┌──

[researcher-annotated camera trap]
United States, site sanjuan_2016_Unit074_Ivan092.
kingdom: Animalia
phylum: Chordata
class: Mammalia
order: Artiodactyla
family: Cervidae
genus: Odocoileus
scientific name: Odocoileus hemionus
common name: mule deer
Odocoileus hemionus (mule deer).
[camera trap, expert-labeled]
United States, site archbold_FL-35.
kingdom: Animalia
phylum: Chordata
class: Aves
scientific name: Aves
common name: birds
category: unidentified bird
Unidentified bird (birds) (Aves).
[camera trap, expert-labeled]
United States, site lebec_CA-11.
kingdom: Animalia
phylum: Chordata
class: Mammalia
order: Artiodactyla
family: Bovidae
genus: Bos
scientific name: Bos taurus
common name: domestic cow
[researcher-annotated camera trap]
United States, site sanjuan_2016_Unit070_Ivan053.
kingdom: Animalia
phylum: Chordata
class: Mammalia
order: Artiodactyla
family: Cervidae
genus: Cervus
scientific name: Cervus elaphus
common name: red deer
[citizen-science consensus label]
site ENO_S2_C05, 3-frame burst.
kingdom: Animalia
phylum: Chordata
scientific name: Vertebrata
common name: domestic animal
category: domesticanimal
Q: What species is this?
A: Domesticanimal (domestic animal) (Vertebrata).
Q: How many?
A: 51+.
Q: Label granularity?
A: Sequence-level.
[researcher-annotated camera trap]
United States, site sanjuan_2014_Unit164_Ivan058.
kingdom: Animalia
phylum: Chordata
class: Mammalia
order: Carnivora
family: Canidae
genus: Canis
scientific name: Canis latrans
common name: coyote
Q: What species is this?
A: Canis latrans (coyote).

└──

**ACTIVITY**
Looking at the data above, return every line from the one with "genus: Cervus" down to the one with "A: Sequence-level.", exactly and inclusively.

**RESPONSE AREA**
genus: Cervus
scientific name: Cervus elaphus
common name: red deer
[citizen-science consensus label]
site ENO_S2_C05, 3-frame burst.
kingdom: Animalia
phylum: Chordata
scientific name: Vertebrata
common name: domestic animal
category: domesticanimal
Q: What species is this?
A: Domesticanimal (domestic animal) (Vertebrata).
Q: How many?
A: 51+.
Q: Label granularity?
A: Sequence-level.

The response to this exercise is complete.